:: INSTRUCCIONES ::
**a)** En el texto «Flores secas de los buenos tiempos», ¿a qué dice la voz que han venido los dos?
**b)** Reproduce del texto «Flores secas de los buenos tiempos» el pasaje que empieza con las palabras que contienen «Y al separarnos, seguramente» y termina con «irse con ella.».

:: EXTRACTO DE LA PÁGINA ::
========

Foto: Guillermina Raggio

miércoles, 26 de agosto de 2015

FLORES SECAS DE LOS BUENOS TIEMPOS


a J.

     Usted bien sabe qué hacemos aquí, en esta hoja sucia con el hollín negro de un pasado consumido en reflexiones íntimas y caminatas de vueltas arrepentidas. Ambos conocemos el peregrinaje eterno de quien a veces se pierde y no sabe hacia dónde va. Entonces, era de esperar que nos encontráramos mirando este espejo de quienes fuimos en otra época, este banquete abandonado con los restos y las sobras de aquellas promesas incumplidas pero absolutamente honestas. Y si nos animamos a venir hasta aquí es porque, al fin y al cabo, no hay nada de excepcional en ello. ¿Quién no ha vuelto alguna vez a escondidas a la puerta de un viejo amor? ¿Quién no ha regresado a tratar de encontrar a aquel niño sentado en la vereda contando figuritas y soñando con ser grande un día?
      Sí, los dos sabemos que hemos venido a decirnos adiós, a mirarnos a los ojos con benevolencia y compasión, en silencio, viendo cómo vuelan las cenizas de aquel fuego que todavía hoy nos reúne en este último reflejo que se irá para siempre.
      Y al separarnos, seguramente cada uno irá hacia el olvido del otro con una mueca adusta, la misma que le mostramos a la muerte cuando se lleva uno más de los tesoros de nuestra vida. Esa vida que espera también su turno para irse con ella.

========

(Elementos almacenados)
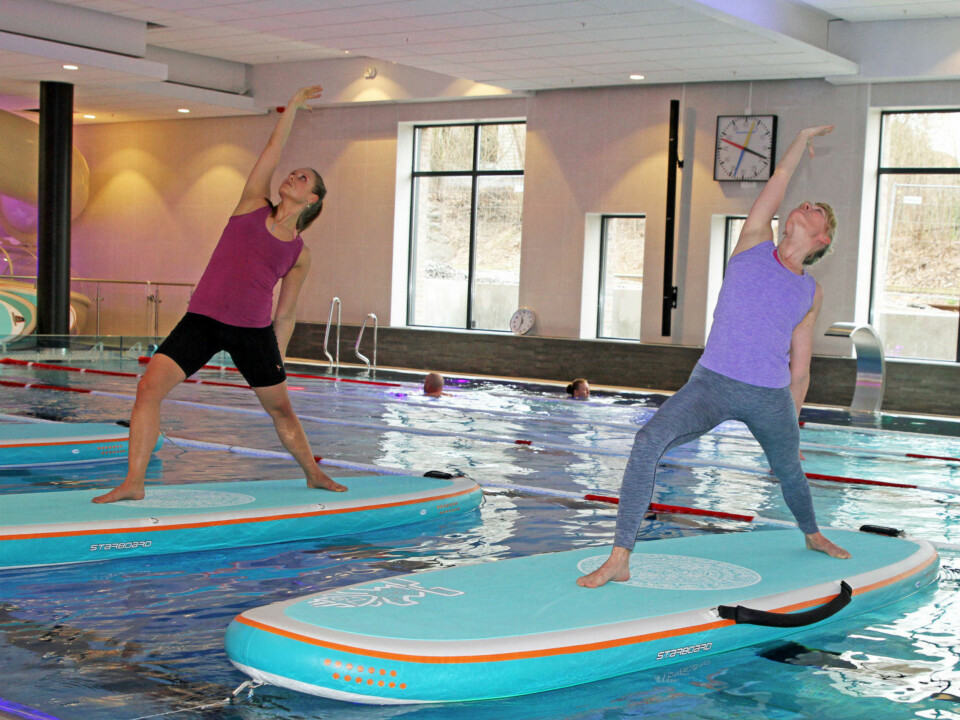 SUP YOGA: Yoga på padlebrett gjør at kjernemuskulaturen jobber enda litt mer.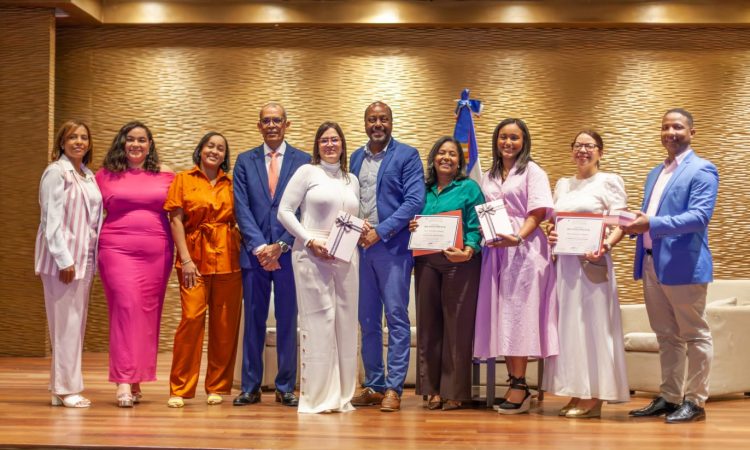 Hospital Maternidad Nuestra Señora de la Altagracia realiza el III simposio de Cáncer de Mama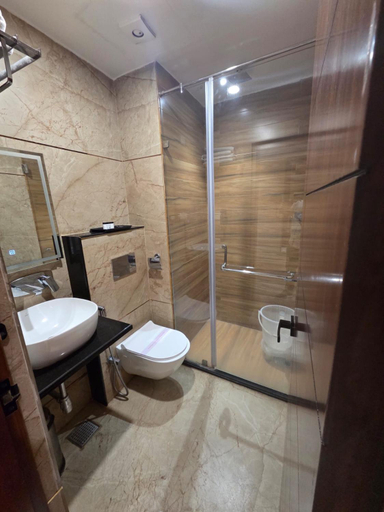 Bathroom 3, Hotel Mantavya Varanasi, Varanasi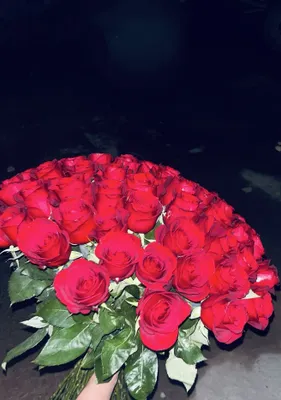 Продаётся цветок: 51 роза, совсем не вянет, даже если не ставить в воду, будет стоять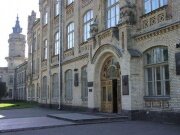 Один из корпусов Киевского политехнического института
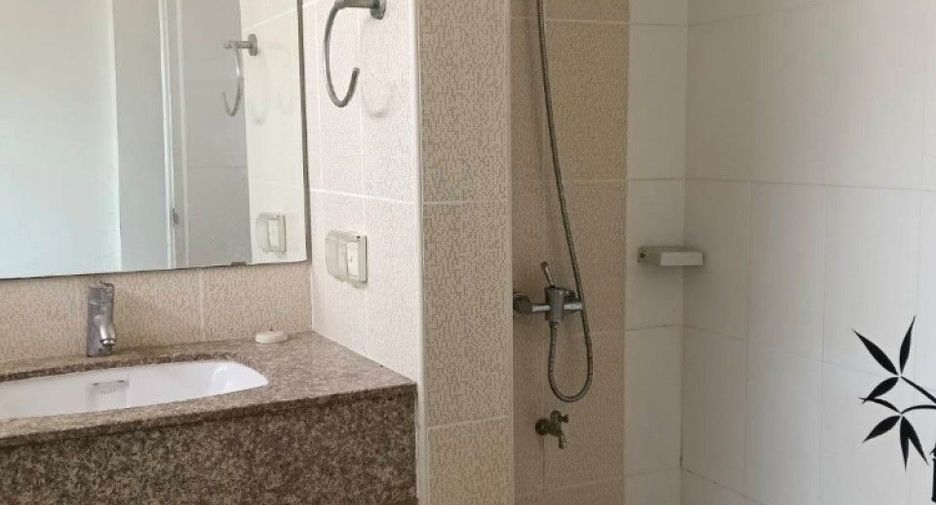 À vendre 4 chambres maison à Mueang Phitsanulok, Phitsanulok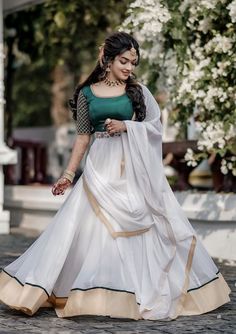 Lahanga Design Latest Simple Kerala, Latest Onam Outfits Ideas, Vishu Special Kerala Dress, Half Saree Kerala Style, Kerala Traditional Engagement Dress, Kerala Engagement Dress Hindus, Kerala Pattupavada For Women, Davani Half Saree Kerala, Traditional Engagement Dress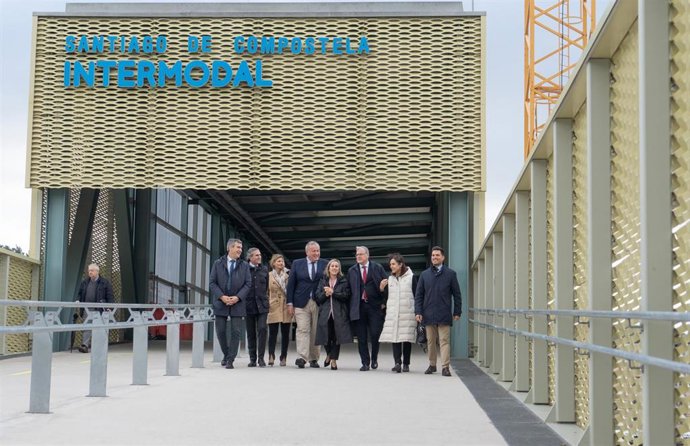 Una delegación de senadores del PP visita Galicia.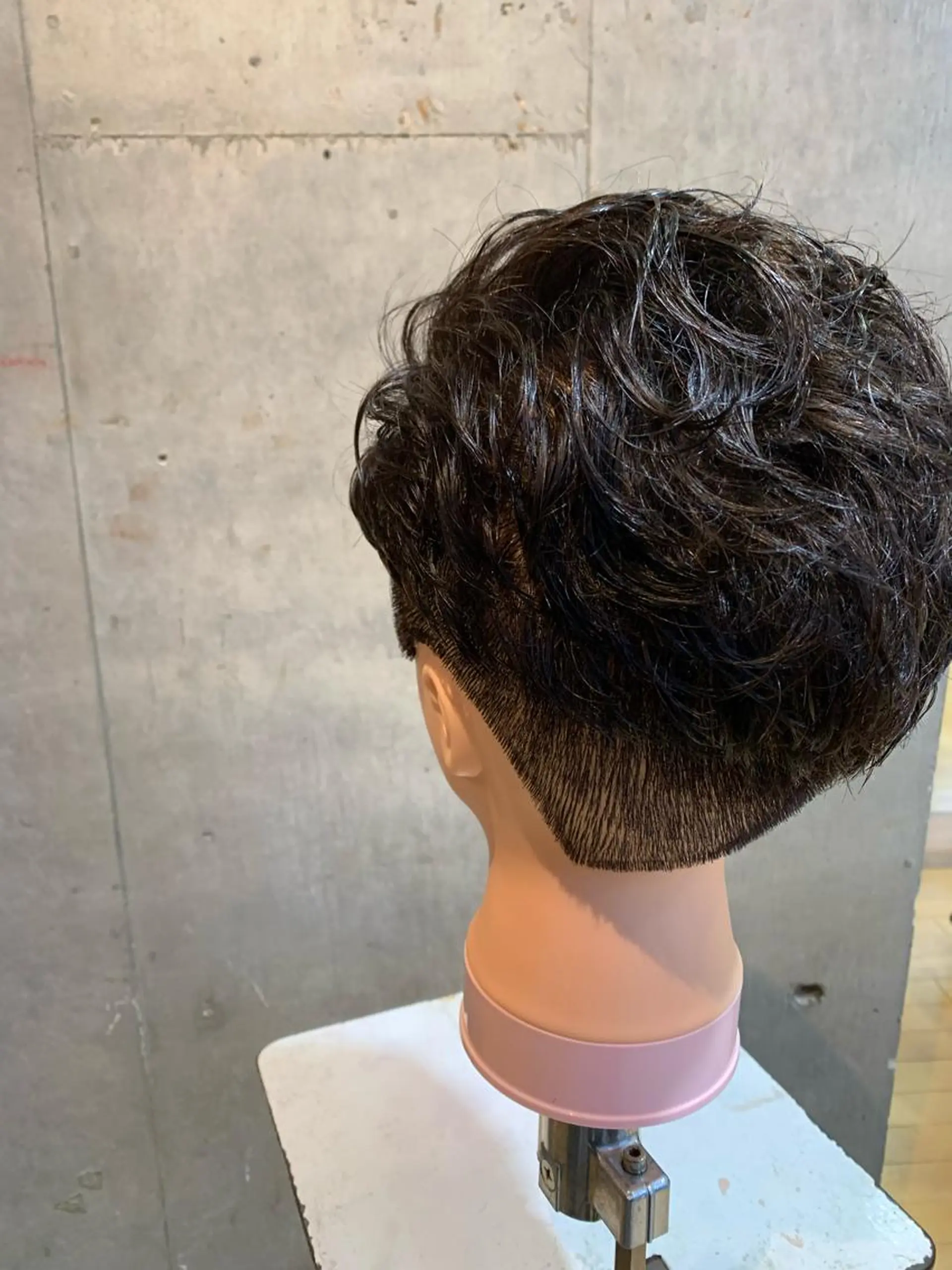 パーマ メンズ メンズパーマ 刈り上げ イシダ /レイヤーカット募集のヘアスタイル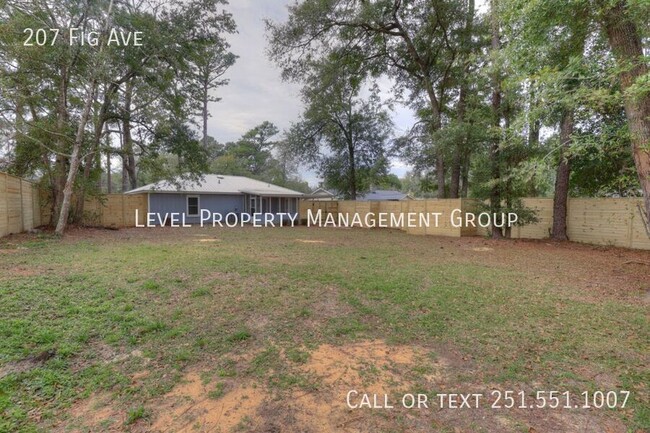 Building Photo - 3 bedroom, 2 bathroom in Fairhope!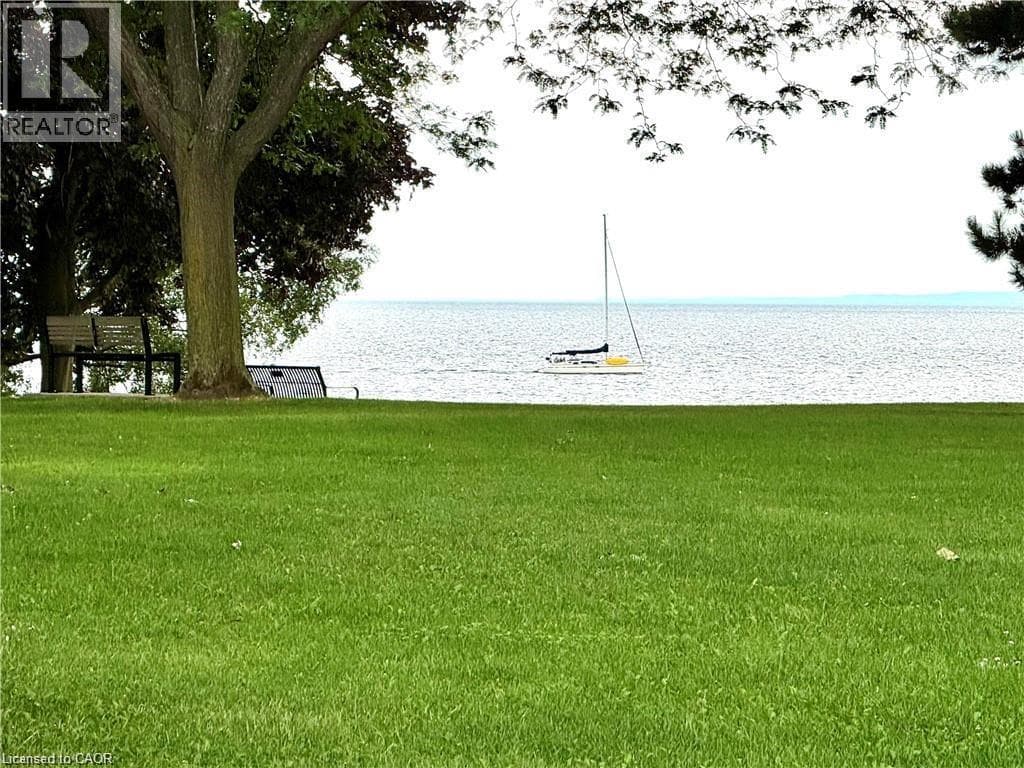 5250 LAKESHORE Road Unit# 1708 in Elizabeth Gardens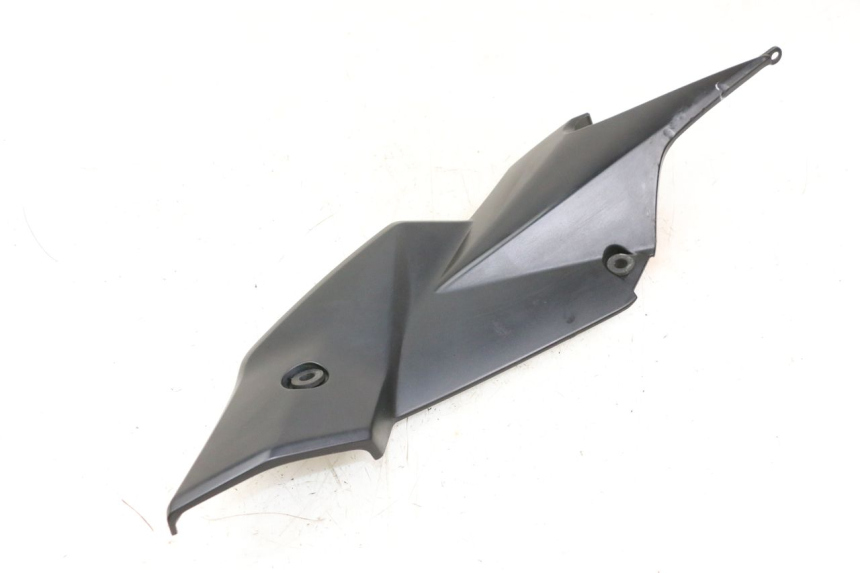 photo de RECHTER ZIJDE ONDERZITDEKSEL SUZUKI GSR 750 (2011 - 2017) - Overzicht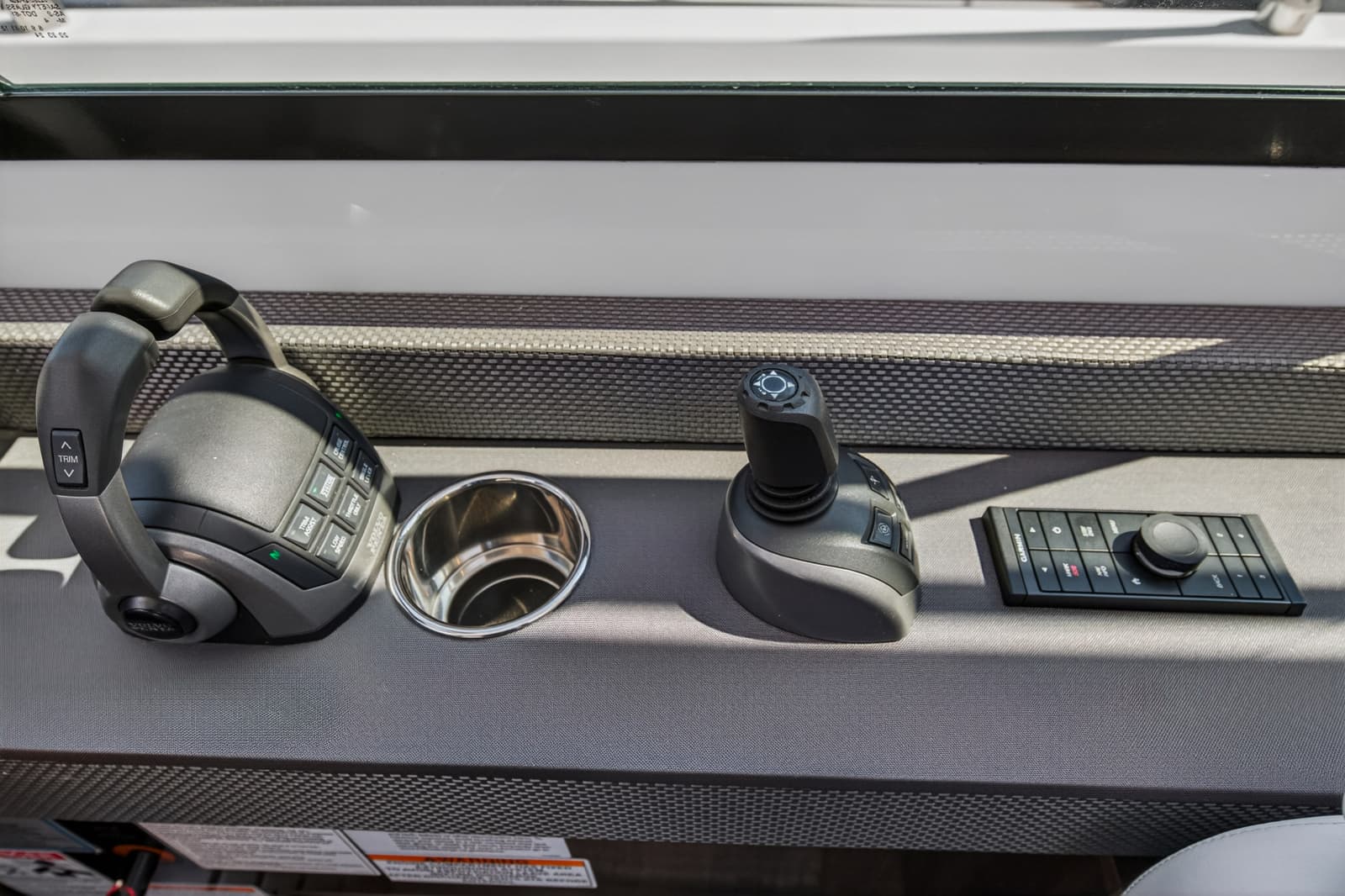 2023 Cruisers Yachts 50 CANTIUS - Photo 58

========

:: SOLUCIONES ::
**a)** Han venido a decirse adiós.

**b)**
Y al separarnos, seguramente cada uno irá hacia el olvido del otro con una mueca adusta, la misma que le mostramos a la muerte cuando se lleva uno más de los tesoros de nuestra vida. Esa vida que espera también su turno para irse con ella.